Return the rows below word for word, starting at the line that contains "What is the extent" and ending at the line that contains "1054 millimetres", with both of those lines included. Leave the pictures out of your answer.

## BEGIN

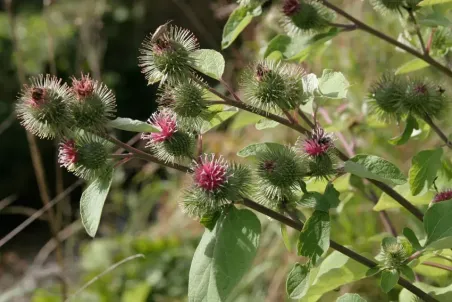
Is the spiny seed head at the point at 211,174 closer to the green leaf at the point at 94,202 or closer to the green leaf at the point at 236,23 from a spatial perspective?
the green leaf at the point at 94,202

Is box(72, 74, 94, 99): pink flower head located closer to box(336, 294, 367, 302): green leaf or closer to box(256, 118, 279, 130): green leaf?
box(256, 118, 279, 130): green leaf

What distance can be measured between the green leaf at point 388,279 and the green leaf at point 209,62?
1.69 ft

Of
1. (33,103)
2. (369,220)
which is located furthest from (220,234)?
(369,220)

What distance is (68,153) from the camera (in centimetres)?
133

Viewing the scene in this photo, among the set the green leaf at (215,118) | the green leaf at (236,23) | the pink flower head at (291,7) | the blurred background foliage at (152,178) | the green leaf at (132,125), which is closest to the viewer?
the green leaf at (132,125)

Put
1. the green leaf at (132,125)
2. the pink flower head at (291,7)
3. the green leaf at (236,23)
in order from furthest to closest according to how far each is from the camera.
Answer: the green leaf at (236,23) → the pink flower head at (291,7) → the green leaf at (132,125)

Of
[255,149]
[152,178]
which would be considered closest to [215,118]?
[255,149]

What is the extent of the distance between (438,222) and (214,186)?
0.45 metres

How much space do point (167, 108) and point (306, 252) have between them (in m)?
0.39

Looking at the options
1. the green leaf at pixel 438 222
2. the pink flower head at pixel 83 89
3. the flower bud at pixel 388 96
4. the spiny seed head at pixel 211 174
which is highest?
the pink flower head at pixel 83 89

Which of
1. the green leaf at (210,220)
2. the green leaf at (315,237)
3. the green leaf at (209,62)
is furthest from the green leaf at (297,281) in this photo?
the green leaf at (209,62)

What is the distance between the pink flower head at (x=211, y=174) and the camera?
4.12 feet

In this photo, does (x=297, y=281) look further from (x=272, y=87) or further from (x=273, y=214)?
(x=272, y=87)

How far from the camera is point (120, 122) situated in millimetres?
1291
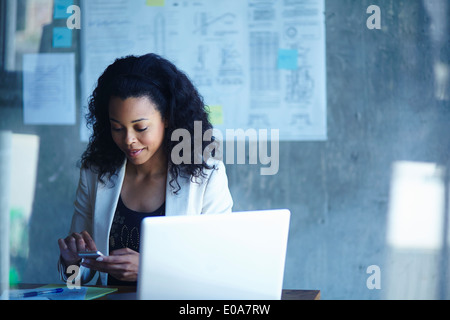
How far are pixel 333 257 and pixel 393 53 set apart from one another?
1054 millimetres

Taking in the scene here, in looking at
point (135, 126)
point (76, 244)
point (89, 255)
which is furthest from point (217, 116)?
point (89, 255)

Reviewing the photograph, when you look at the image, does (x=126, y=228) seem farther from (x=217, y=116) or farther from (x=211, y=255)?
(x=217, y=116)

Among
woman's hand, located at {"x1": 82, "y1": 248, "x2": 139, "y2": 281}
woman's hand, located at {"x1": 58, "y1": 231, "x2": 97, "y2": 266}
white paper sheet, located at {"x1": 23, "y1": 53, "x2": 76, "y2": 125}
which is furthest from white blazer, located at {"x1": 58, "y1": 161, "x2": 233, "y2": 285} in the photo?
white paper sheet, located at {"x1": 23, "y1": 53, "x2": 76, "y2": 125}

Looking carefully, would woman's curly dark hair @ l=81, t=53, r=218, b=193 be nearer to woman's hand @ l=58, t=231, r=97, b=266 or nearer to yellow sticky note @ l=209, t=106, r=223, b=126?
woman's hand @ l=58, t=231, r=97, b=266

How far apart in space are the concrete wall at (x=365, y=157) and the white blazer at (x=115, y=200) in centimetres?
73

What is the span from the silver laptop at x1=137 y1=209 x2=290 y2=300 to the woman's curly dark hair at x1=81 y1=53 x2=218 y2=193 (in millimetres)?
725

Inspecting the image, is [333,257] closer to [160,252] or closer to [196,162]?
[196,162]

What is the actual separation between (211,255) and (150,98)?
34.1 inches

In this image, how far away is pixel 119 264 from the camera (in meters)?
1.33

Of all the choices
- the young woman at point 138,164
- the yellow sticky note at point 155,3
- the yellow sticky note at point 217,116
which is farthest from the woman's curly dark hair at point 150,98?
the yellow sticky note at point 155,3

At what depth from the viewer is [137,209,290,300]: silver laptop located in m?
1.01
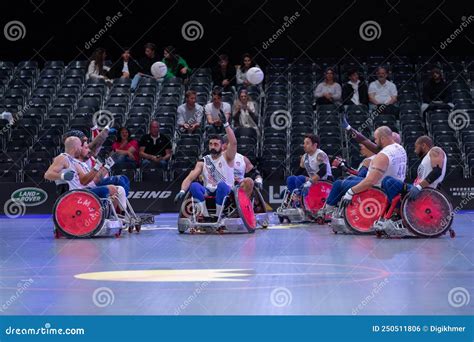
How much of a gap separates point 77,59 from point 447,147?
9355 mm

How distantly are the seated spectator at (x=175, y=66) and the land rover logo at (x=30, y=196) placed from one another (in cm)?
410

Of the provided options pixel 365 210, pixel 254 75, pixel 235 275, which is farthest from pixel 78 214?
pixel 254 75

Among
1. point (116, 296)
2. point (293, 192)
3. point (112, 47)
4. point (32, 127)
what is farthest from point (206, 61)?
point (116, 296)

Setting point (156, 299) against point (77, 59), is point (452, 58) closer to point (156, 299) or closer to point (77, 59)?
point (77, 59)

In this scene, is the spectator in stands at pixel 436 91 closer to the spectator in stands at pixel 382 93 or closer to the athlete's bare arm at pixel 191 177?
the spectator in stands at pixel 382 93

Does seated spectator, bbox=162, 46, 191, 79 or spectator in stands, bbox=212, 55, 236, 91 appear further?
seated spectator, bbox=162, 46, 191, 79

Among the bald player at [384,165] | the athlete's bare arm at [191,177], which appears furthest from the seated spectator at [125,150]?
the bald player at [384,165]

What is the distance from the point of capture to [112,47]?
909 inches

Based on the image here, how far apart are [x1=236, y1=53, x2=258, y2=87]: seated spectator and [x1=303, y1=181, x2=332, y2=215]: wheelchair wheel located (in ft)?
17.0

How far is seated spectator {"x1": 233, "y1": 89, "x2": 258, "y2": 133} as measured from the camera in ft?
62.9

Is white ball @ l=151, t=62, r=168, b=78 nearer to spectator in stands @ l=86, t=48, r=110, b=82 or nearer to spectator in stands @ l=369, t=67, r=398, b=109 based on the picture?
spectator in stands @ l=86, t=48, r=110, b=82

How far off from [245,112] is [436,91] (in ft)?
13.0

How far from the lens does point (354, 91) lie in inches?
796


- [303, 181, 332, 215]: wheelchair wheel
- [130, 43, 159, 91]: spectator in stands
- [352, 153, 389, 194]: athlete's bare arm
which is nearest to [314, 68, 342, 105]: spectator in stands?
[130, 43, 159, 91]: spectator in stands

## END

● Answer for the task
What is the extent of the distance between (438,222) and (214,186)?
0.45 metres

How much space do point (167, 108) and point (306, 252) have between them (in m)?
0.39

Looking at the options
1. the green leaf at pixel 438 222
2. the pink flower head at pixel 83 89
3. the flower bud at pixel 388 96
4. the spiny seed head at pixel 211 174
which is highest?
the pink flower head at pixel 83 89

Which of
1. the green leaf at (210,220)
2. the green leaf at (315,237)
3. the green leaf at (209,62)
is furthest from the green leaf at (297,281) in this photo?
the green leaf at (209,62)

What is the distance between the pink flower head at (x=211, y=174) and the camera?
4.12 feet

In this photo, does (x=297, y=281) look further from (x=272, y=87) or further from (x=273, y=214)?
(x=272, y=87)

How far from the camera is point (120, 122) situated in millimetres?
1291
How far are pixel 333 257 and pixel 393 53 set apart from one another?
1054 millimetres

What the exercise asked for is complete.